== Material shown

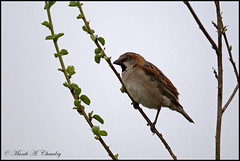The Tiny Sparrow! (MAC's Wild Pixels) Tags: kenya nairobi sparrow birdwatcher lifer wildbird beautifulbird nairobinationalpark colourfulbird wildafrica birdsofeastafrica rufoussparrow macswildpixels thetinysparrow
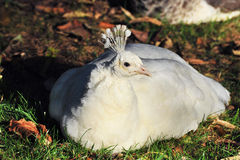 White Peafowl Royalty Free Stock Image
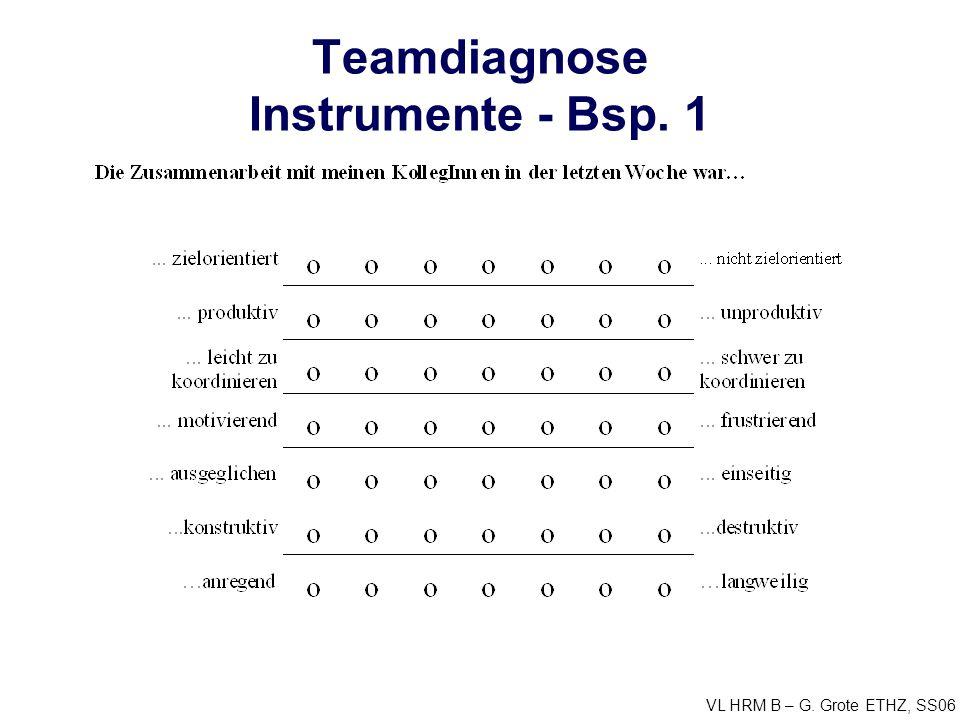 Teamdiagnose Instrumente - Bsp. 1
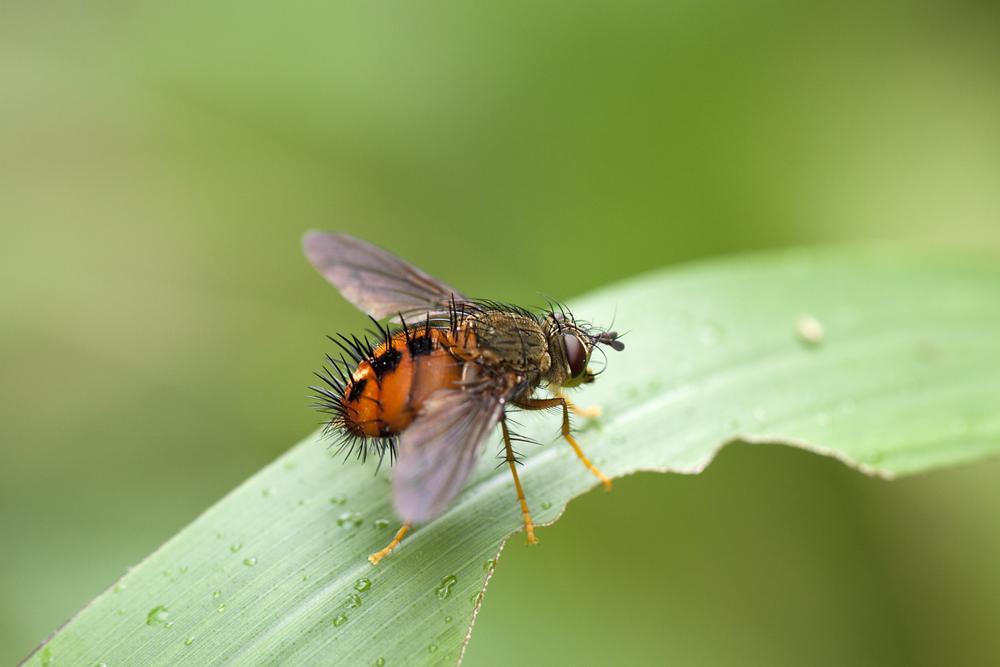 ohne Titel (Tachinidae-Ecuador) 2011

====
== Material shown

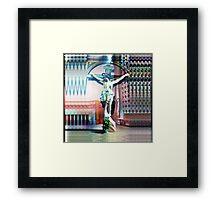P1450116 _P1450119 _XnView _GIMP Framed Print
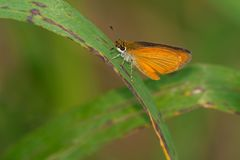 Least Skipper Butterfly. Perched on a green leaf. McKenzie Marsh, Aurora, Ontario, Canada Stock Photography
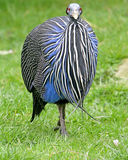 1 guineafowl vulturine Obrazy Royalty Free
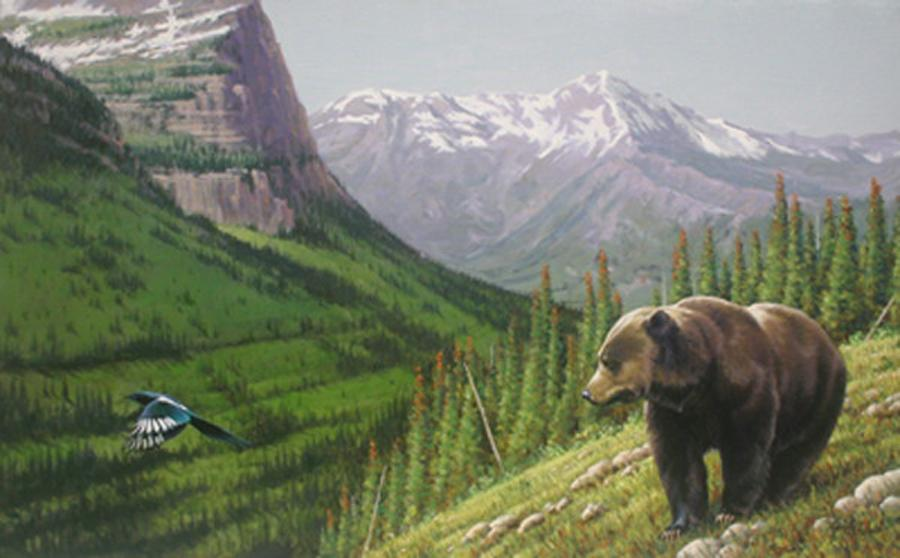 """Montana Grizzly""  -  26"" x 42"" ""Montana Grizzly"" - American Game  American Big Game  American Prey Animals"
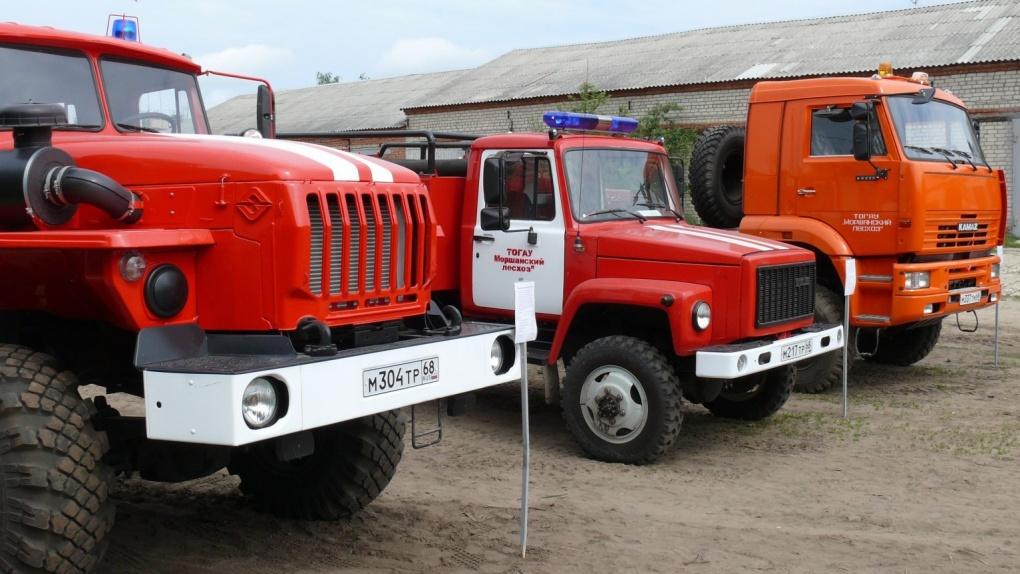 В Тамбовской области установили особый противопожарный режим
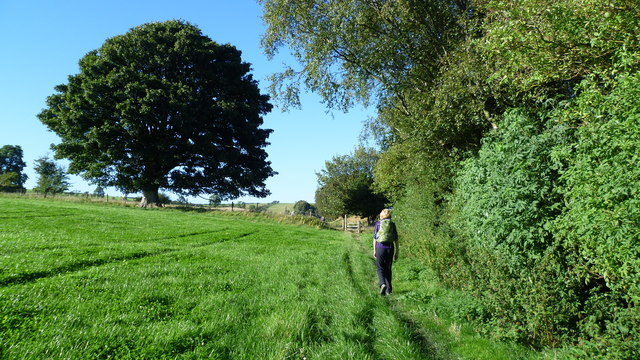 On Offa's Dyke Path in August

====

> **Task objective**:
Start with the line above containing "The Tiny Sparrow!" and end with the line containing "ohne Titel (Tachinidae-Ecuador) 2011". Set down that stretch exactly, without any pictures.

> **Written solution**:
The Tiny Sparrow! (MAC's Wild Pixels) Tags: kenya nairobi sparrow birdwatcher lifer wildbird beautifulbird nairobinationalpark colourfulbird wildafrica birdsofeastafrica rufoussparrow macswildpixels thetinysparrow
 White Peafowl Royalty Free Stock Image
 Teamdiagnose Instrumente - Bsp. 1
 ohne Titel (Tachinidae-Ecuador) 2011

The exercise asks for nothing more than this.